Records supplied:
::::

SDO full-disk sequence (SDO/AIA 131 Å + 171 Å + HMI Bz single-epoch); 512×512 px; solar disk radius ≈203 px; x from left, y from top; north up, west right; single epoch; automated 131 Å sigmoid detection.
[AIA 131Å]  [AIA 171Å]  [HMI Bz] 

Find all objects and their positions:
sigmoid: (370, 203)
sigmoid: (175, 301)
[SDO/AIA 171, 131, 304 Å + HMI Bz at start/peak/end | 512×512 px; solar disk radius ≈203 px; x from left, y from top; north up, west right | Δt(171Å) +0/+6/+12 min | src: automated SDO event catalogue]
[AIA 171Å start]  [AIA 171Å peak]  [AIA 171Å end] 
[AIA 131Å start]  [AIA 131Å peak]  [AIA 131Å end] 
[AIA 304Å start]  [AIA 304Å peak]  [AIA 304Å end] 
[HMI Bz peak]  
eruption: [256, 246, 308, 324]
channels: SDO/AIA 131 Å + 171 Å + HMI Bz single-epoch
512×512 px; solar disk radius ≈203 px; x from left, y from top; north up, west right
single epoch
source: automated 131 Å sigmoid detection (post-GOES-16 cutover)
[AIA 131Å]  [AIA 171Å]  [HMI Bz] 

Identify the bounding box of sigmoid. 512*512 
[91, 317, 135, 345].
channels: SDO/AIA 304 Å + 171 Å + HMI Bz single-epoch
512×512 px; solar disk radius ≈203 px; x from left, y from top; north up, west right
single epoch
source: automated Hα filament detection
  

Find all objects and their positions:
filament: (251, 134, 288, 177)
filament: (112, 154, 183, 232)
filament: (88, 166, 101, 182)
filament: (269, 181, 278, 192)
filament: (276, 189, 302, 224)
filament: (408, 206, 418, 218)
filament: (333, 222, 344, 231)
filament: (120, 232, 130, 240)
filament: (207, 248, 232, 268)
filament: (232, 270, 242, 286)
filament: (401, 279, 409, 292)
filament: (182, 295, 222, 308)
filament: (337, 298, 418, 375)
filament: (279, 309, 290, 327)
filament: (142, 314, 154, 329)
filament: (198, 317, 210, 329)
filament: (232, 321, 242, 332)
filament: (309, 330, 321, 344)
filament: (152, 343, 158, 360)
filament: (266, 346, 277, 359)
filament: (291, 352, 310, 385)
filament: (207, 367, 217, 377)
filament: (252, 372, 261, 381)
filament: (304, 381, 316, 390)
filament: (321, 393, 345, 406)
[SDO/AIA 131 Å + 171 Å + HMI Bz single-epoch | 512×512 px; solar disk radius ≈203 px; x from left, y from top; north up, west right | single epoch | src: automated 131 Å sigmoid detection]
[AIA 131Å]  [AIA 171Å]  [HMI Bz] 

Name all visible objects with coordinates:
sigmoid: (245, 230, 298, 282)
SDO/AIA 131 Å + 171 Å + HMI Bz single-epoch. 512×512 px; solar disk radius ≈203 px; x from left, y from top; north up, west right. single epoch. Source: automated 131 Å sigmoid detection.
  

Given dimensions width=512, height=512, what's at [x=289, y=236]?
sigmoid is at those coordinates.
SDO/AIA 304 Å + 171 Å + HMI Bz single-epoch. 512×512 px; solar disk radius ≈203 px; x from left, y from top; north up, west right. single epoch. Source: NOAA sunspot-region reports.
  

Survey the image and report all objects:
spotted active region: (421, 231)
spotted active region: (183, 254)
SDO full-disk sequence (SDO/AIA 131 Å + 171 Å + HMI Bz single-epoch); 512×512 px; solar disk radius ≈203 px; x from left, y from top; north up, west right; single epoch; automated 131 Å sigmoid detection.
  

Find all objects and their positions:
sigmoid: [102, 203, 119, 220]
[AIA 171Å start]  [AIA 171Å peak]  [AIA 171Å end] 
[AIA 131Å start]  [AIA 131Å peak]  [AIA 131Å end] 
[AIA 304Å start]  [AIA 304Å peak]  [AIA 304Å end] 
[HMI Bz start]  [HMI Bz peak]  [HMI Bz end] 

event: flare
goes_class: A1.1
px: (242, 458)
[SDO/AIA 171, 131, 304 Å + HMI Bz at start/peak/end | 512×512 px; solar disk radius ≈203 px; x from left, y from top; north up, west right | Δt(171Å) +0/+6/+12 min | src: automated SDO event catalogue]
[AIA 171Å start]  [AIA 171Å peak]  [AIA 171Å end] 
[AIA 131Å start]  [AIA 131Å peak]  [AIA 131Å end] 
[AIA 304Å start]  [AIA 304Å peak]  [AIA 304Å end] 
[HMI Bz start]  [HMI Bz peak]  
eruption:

::::

Work task: An exact, complete copy of the records is the expected answer.

Response to the task:
SDO full-disk sequence (SDO/AIA 131 Å + 171 Å + HMI Bz single-epoch); 512×512 px; solar disk radius ≈203 px; x from left, y from top; north up, west right; single epoch; automated 131 Å sigmoid detection.
[AIA 131Å]  [AIA 171Å]  [HMI Bz] 

Find all objects and their positions:
sigmoid: (370, 203)
sigmoid: (175, 301)
[SDO/AIA 171, 131, 304 Å + HMI Bz at start/peak/end | 512×512 px; solar disk radius ≈203 px; x from left, y from top; north up, west right | Δt(171Å) +0/+6/+12 min | src: automated SDO event catalogue]
[AIA 171Å start]  [AIA 171Å peak]  [AIA 171Å end] 
[AIA 131Å start]  [AIA 131Å peak]  [AIA 131Å end] 
[AIA 304Å start]  [AIA 304Å peak]  [AIA 304Å end] 
[HMI Bz peak]  
eruption: [256, 246, 308, 324]
channels: SDO/AIA 131 Å + 171 Å + HMI Bz single-epoch
512×512 px; solar disk radius ≈203 px; x from left, y from top; north up, west right
single epoch
source: automated 131 Å sigmoid detection (post-GOES-16 cutover)
[AIA 131Å]  [AIA 171Å]  [HMI Bz] 

Identify the bounding box of sigmoid. 512*512 
[91, 317, 135, 345].
channels: SDO/AIA 304 Å + 171 Å + HMI Bz single-epoch
512×512 px; solar disk radius ≈203 px; x from left, y from top; north up, west right
single epoch
source: automated Hα filament detection
  

Find all objects and their positions:
filament: (251, 134, 288, 177)
filament: (112, 154, 183, 232)
filament: (88, 166, 101, 182)
filament: (269, 181, 278, 192)
filament: (276, 189, 302, 224)
filament: (408, 206, 418, 218)
filament: (333, 222, 344, 231)
filament: (120, 232, 130, 240)
filament: (207, 248, 232, 268)
filament: (232, 270, 242, 286)
filament: (401, 279, 409, 292)
filament: (182, 295, 222, 308)
filament: (337, 298, 418, 375)
filament: (279, 309, 290, 327)
filament: (142, 314, 154, 329)
filament: (198, 317, 210, 329)
filament: (232, 321, 242, 332)
filament: (309, 330, 321, 344)
filament: (152, 343, 158, 360)
filament: (266, 346, 277, 359)
filament: (291, 352, 310, 385)
filament: (207, 367, 217, 377)
filament: (252, 372, 261, 381)
filament: (304, 381, 316, 390)
filament: (321, 393, 345, 406)
[SDO/AIA 131 Å + 171 Å + HMI Bz single-epoch | 512×512 px; solar disk radius ≈203 px; x from left, y from top; north up, west right | single epoch | src: automated 131 Å sigmoid detection]
[AIA 131Å]  [AIA 171Å]  [HMI Bz] 

Name all visible objects with coordinates:
sigmoid: (245, 230, 298, 282)
SDO/AIA 131 Å + 171 Å + HMI Bz single-epoch. 512×512 px; solar disk radius ≈203 px; x from left, y from top; north up, west right. single epoch. Source: automated 131 Å sigmoid detection.
  

Given dimensions width=512, height=512, what's at [x=289, y=236]?
sigmoid is at those coordinates.
SDO/AIA 304 Å + 171 Å + HMI Bz single-epoch. 512×512 px; solar disk radius ≈203 px; x from left, y from top; north up, west right. single epoch. Source: NOAA sunspot-region reports.
  

Survey the image and report all objects:
spotted active region: (421, 231)
spotted active region: (183, 254)
SDO full-disk sequence (SDO/AIA 131 Å + 171 Å + HMI Bz single-epoch); 512×512 px; solar disk radius ≈203 px; x from left, y from top; north up, west right; single epoch; automated 131 Å sigmoid detection.
  

Find all objects and their positions:
sigmoid: [102, 203, 119, 220]
[AIA 171Å start]  [AIA 171Å peak]  [AIA 171Å end] 
[AIA 131Å start]  [AIA 131Å peak]  [AIA 131Å end] 
[AIA 304Å start]  [AIA 304Å peak]  [AIA 304Å end] 
[HMI Bz start]  [HMI Bz peak]  [HMI Bz end] 

event: flare
goes_class: A1.1
px: (242, 458)
[SDO/AIA 171, 131, 304 Å + HMI Bz at start/peak/end | 512×512 px; solar disk radius ≈203 px; x from left, y from top; north up, west right | Δt(171Å) +0/+6/+12 min | src: automated SDO event catalogue]
[AIA 171Å start]  [AIA 171Å peak]  [AIA 171Å end] 
[AIA 131Å start]  [AIA 131Å peak]  [AIA 131Å end] 
[AIA 304Å start]  [AIA 304Å peak]  [AIA 304Å end] 
[HMI Bz start]  [HMI Bz peak]  
eruption:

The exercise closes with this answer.